To summarize--state exams were instituted to raise standards. The state exams did not measure a high enough level so they were done away with and everyone was required to pass Regents exams. The regents exams were too hard so the bar to pass the exam was lowered. Kids are now getting regents diplomas and know less than their counterparts with RCT diplomas. It is great to know that NO CHILD IS BEING LEFT BEHIND.


NYC Educator said...

Well, to be fair, it's tough to pass an English Regents' Exam, even with a 55, when you speak only Chinese and arrived 6 weeks ago. But if that's what Albany wants, it must be the right thing to do.

JUSTICE not "just us" said...

Can I tell you a secret?
In my school the very teachers who teach the subject which are tested by the state proctor the test and grade it--they are all young and beholden to the skunk of a Principal. Now what do you think will happened with our passing rates on these tests?

Jose said...

personally, all this exam talk is giving me a headache. yikes.

Schoolgal said...

NCLB has been so corrupted because the law itself stinks. It's all about the stats because that's what most pols understand. The higher the stats, the better chance for them to be reelected.
So there are handshakes under the table to make sure those stats look good starting with the principal who does not want to be fired. So make sure everyone passes by training them like dogs.
It doesn't matter if they can even read the test.
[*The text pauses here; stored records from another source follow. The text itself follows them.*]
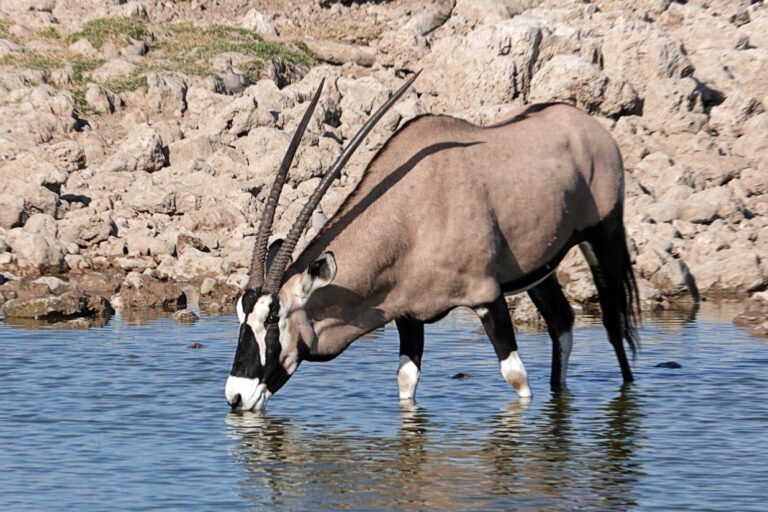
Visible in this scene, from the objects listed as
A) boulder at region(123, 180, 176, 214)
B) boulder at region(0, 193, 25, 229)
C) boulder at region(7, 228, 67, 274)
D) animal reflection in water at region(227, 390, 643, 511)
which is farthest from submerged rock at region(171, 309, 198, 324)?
animal reflection in water at region(227, 390, 643, 511)

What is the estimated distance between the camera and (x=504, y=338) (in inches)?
352

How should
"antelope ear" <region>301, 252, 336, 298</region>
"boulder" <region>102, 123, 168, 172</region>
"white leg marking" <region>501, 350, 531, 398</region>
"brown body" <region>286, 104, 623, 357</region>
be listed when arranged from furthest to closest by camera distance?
1. "boulder" <region>102, 123, 168, 172</region>
2. "white leg marking" <region>501, 350, 531, 398</region>
3. "brown body" <region>286, 104, 623, 357</region>
4. "antelope ear" <region>301, 252, 336, 298</region>

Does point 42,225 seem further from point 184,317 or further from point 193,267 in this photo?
point 184,317

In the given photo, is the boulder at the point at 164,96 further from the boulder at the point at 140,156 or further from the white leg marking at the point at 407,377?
the white leg marking at the point at 407,377

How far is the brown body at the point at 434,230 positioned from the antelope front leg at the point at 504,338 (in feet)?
0.42

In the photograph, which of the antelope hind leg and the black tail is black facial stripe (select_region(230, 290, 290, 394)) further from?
the black tail

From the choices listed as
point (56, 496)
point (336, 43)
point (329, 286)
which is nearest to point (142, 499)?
point (56, 496)

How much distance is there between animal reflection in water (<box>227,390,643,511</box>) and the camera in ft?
21.8

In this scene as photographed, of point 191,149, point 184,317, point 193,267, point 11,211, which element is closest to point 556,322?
point 184,317

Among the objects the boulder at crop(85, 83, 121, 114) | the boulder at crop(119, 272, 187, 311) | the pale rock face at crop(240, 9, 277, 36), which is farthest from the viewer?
the pale rock face at crop(240, 9, 277, 36)

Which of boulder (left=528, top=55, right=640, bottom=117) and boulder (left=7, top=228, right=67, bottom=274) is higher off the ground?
boulder (left=528, top=55, right=640, bottom=117)

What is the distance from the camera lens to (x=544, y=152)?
950 centimetres

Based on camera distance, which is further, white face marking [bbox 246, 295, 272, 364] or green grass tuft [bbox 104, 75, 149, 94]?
green grass tuft [bbox 104, 75, 149, 94]

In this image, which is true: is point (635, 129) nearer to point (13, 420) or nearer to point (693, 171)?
point (693, 171)
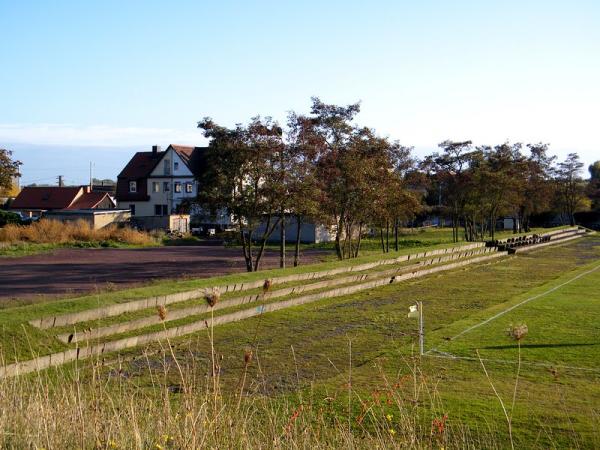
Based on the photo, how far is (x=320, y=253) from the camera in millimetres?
36250

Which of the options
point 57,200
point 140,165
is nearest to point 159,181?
point 140,165

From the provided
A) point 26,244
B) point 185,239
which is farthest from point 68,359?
point 185,239

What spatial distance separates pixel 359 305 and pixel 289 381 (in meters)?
7.81

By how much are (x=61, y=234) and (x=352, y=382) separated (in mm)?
35193

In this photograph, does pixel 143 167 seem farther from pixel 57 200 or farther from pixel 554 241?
pixel 554 241

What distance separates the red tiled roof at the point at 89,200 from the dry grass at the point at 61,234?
50.5 ft

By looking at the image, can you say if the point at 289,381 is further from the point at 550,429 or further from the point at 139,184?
the point at 139,184

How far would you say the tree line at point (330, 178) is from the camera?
72.5 feet

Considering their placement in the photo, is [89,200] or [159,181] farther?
[89,200]

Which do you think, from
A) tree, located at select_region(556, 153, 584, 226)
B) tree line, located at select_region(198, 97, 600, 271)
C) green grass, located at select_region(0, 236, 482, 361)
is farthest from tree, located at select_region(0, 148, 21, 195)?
tree, located at select_region(556, 153, 584, 226)

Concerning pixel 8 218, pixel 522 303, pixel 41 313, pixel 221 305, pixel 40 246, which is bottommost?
pixel 522 303

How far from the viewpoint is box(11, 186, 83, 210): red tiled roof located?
6150 cm

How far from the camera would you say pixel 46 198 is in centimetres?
6259

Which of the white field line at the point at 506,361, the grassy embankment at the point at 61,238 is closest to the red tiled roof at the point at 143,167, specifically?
the grassy embankment at the point at 61,238
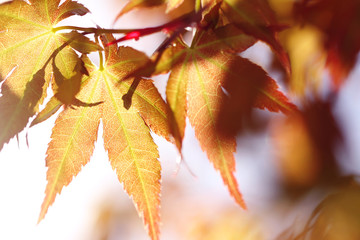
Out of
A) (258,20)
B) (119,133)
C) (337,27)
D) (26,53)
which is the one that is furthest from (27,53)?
(337,27)

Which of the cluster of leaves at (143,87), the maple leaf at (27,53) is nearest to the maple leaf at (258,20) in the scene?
the cluster of leaves at (143,87)

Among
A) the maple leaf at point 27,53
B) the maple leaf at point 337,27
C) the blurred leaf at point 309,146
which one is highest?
the maple leaf at point 27,53

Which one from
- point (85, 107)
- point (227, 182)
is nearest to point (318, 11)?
point (227, 182)

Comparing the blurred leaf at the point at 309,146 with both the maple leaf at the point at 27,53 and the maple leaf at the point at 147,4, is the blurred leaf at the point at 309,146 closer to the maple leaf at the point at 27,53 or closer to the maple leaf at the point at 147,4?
the maple leaf at the point at 147,4

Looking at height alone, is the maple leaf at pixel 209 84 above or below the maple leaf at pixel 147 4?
below

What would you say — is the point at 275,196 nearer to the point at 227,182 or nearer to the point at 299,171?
the point at 299,171

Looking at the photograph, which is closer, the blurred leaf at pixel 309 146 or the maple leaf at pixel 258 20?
the maple leaf at pixel 258 20

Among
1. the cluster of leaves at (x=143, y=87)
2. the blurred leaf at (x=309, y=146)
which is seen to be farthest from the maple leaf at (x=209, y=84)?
the blurred leaf at (x=309, y=146)

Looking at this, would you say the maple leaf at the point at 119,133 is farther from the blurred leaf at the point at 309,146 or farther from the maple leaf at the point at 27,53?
the blurred leaf at the point at 309,146
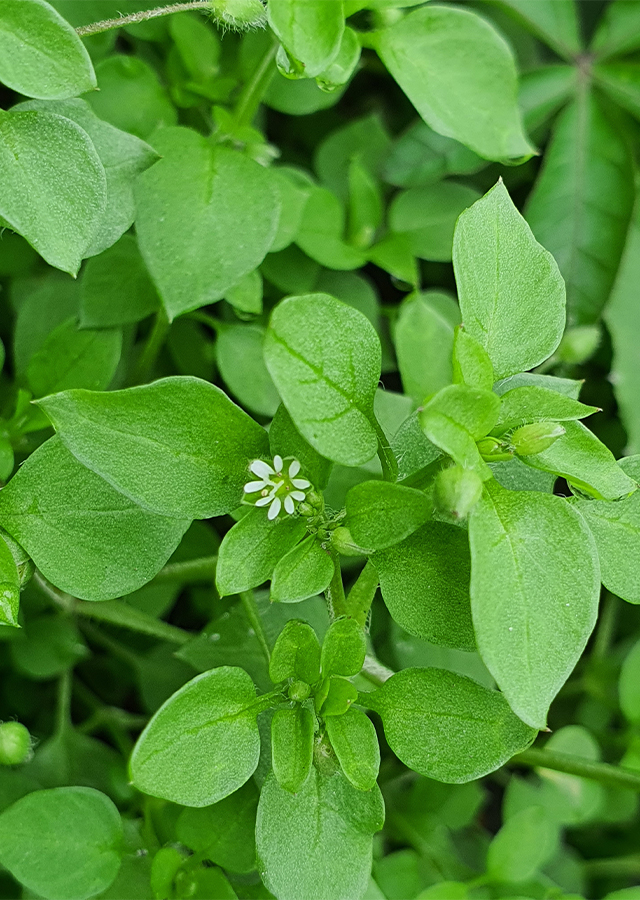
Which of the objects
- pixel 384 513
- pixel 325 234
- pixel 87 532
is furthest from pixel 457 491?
pixel 325 234

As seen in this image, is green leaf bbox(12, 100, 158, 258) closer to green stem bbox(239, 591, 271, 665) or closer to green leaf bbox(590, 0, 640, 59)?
green stem bbox(239, 591, 271, 665)

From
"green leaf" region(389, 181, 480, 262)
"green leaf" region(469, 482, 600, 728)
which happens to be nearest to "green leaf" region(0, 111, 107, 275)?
"green leaf" region(469, 482, 600, 728)

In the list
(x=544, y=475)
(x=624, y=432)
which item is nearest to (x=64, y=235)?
(x=544, y=475)

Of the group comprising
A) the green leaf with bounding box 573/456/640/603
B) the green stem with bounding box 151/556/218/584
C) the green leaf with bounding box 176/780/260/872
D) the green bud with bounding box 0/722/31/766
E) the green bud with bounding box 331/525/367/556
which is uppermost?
the green bud with bounding box 331/525/367/556

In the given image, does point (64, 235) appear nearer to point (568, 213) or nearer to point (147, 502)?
point (147, 502)

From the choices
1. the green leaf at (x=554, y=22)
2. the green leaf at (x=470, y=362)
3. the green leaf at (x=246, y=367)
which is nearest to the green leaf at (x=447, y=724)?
the green leaf at (x=470, y=362)
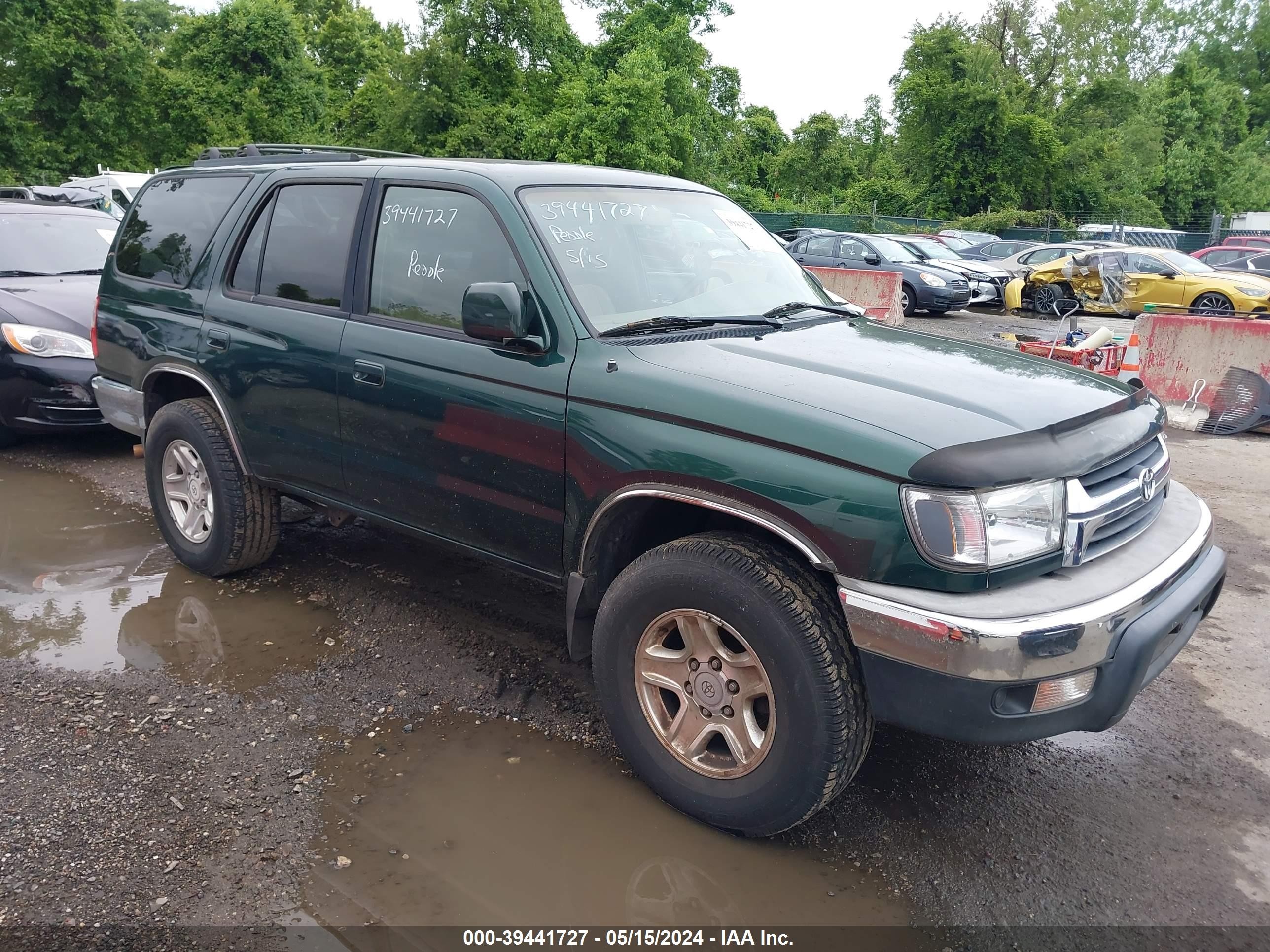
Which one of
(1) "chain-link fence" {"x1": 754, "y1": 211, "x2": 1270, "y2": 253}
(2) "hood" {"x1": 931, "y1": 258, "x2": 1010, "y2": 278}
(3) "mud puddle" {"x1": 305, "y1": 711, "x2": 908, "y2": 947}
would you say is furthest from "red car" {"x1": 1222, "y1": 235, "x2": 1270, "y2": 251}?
(3) "mud puddle" {"x1": 305, "y1": 711, "x2": 908, "y2": 947}

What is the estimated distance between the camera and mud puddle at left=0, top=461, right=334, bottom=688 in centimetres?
412

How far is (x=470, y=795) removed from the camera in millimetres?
3201

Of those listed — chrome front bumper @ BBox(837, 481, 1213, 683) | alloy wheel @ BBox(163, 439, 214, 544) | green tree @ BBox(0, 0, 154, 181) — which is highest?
green tree @ BBox(0, 0, 154, 181)

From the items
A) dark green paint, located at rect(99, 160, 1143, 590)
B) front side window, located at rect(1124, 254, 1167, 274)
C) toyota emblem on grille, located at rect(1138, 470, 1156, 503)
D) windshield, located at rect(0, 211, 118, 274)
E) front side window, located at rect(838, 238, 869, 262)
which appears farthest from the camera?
front side window, located at rect(838, 238, 869, 262)

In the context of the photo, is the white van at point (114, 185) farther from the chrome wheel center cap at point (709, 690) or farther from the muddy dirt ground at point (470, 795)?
the chrome wheel center cap at point (709, 690)

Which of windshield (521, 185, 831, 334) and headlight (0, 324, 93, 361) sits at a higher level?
windshield (521, 185, 831, 334)

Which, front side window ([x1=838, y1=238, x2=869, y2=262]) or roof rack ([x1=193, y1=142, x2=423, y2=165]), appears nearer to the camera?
roof rack ([x1=193, y1=142, x2=423, y2=165])

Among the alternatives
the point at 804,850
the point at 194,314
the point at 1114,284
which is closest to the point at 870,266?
the point at 1114,284

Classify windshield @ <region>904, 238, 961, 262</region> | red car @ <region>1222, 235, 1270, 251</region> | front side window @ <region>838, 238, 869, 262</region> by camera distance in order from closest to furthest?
1. front side window @ <region>838, 238, 869, 262</region>
2. windshield @ <region>904, 238, 961, 262</region>
3. red car @ <region>1222, 235, 1270, 251</region>

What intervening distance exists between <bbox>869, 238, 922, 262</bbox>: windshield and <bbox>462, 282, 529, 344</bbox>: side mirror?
16.0 metres

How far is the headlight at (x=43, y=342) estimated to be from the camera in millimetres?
6805

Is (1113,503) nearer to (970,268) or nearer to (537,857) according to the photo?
(537,857)

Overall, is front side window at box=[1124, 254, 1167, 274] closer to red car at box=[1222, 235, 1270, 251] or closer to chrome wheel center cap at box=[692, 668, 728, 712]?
red car at box=[1222, 235, 1270, 251]

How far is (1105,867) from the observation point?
292cm
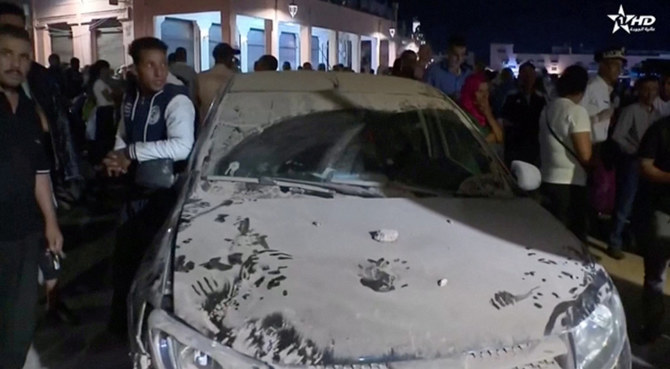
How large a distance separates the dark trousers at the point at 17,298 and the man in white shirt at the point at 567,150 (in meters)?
3.58

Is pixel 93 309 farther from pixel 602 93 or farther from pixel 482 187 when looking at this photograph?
pixel 602 93

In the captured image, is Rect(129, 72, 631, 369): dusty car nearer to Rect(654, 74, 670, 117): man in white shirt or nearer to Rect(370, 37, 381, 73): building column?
Rect(654, 74, 670, 117): man in white shirt

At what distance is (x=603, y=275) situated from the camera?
2.80m

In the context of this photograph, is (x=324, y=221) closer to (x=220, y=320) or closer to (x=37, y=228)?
(x=220, y=320)

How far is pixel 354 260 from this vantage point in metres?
2.66

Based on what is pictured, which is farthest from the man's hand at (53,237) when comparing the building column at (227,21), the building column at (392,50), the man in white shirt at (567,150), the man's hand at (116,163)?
the building column at (392,50)

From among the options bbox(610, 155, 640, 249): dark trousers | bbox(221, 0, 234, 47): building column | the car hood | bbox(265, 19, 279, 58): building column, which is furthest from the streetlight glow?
the car hood

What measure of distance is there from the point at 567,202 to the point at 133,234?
3.16 m

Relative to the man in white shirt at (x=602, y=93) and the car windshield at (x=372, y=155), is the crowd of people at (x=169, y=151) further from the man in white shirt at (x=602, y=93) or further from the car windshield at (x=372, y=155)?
the car windshield at (x=372, y=155)

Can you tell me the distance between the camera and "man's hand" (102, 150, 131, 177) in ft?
13.3

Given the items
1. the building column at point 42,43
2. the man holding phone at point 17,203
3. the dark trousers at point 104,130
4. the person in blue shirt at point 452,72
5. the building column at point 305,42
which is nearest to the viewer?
the man holding phone at point 17,203

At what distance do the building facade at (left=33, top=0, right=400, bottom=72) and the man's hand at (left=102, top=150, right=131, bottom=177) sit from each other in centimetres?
1386

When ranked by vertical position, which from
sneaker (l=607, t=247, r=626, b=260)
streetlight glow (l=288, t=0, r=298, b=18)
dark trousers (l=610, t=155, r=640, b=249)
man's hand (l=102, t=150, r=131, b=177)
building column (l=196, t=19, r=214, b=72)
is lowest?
sneaker (l=607, t=247, r=626, b=260)

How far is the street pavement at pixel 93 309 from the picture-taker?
4258 millimetres
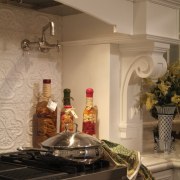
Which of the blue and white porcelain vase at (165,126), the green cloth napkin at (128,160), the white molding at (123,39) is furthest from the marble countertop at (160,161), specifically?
the white molding at (123,39)

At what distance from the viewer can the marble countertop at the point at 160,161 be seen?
1.58m

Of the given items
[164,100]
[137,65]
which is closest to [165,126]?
[164,100]

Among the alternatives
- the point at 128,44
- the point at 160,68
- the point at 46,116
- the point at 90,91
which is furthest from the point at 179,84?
the point at 46,116

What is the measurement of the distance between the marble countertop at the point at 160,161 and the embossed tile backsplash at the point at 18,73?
0.50 meters

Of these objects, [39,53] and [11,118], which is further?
[39,53]

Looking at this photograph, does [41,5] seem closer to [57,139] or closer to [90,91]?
[90,91]

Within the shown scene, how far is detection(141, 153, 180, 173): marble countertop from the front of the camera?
158 cm

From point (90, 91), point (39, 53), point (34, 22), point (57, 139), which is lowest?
point (57, 139)

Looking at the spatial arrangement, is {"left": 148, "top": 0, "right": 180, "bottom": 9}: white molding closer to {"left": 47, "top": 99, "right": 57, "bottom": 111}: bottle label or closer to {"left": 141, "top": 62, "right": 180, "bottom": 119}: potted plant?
{"left": 141, "top": 62, "right": 180, "bottom": 119}: potted plant

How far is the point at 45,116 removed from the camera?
5.23 ft

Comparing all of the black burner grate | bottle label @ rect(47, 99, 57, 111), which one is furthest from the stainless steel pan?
bottle label @ rect(47, 99, 57, 111)

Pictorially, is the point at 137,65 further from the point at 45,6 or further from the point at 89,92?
the point at 45,6

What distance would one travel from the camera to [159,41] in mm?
1639

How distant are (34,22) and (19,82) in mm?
269
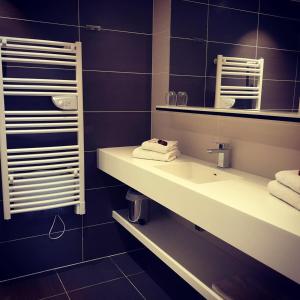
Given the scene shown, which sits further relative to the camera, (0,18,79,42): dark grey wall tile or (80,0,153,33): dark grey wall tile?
(80,0,153,33): dark grey wall tile

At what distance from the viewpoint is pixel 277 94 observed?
1.66 metres

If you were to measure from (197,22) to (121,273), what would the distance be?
1840 millimetres

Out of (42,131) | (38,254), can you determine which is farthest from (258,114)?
(38,254)

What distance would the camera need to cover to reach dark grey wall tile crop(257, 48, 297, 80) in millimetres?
1572

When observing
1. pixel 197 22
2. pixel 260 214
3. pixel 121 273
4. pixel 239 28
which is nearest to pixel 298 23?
pixel 239 28

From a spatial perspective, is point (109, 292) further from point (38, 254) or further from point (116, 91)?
point (116, 91)

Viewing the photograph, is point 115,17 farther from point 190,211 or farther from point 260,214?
point 260,214

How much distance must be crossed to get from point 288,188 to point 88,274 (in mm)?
1679

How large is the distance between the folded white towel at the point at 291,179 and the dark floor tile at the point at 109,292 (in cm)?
130

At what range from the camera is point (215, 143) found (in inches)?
82.2

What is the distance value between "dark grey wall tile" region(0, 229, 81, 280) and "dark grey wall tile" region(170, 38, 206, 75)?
55.7 inches

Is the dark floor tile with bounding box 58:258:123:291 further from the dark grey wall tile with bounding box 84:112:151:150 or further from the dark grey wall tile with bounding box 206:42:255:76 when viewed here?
the dark grey wall tile with bounding box 206:42:255:76

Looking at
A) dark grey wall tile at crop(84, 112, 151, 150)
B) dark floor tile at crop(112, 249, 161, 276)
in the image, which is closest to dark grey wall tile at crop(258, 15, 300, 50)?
dark grey wall tile at crop(84, 112, 151, 150)

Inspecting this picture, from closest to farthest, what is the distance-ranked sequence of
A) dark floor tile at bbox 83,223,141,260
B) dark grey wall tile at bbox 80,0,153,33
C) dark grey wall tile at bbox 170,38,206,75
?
dark grey wall tile at bbox 170,38,206,75 → dark grey wall tile at bbox 80,0,153,33 → dark floor tile at bbox 83,223,141,260
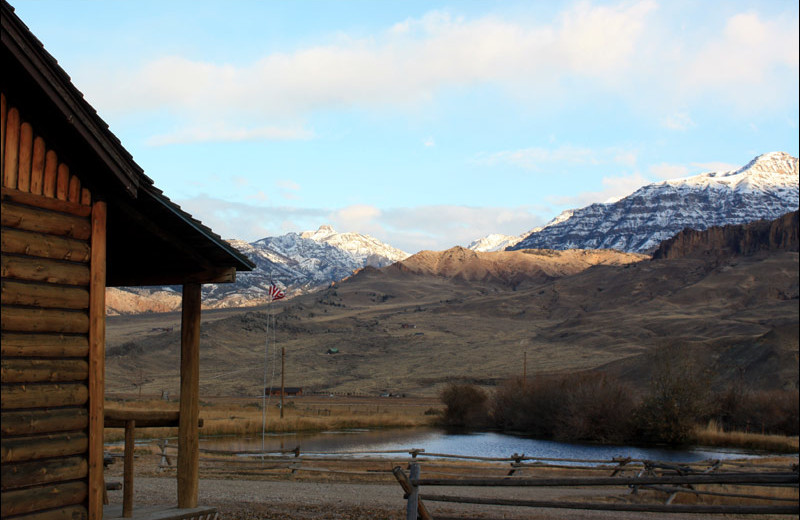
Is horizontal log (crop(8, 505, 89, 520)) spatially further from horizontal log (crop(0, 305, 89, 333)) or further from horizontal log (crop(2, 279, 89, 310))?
horizontal log (crop(2, 279, 89, 310))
My admin is very smart. If a parent comes in with a new admit before a test, and the student is either below level or new to the country, she persuades the parent to wait until after the test to register. This practice doesn't bother me because the teacher's stats benefit too. No one would care if this was a new admit or someone below level. The teacher who got the student the day before the test would still be held accountable.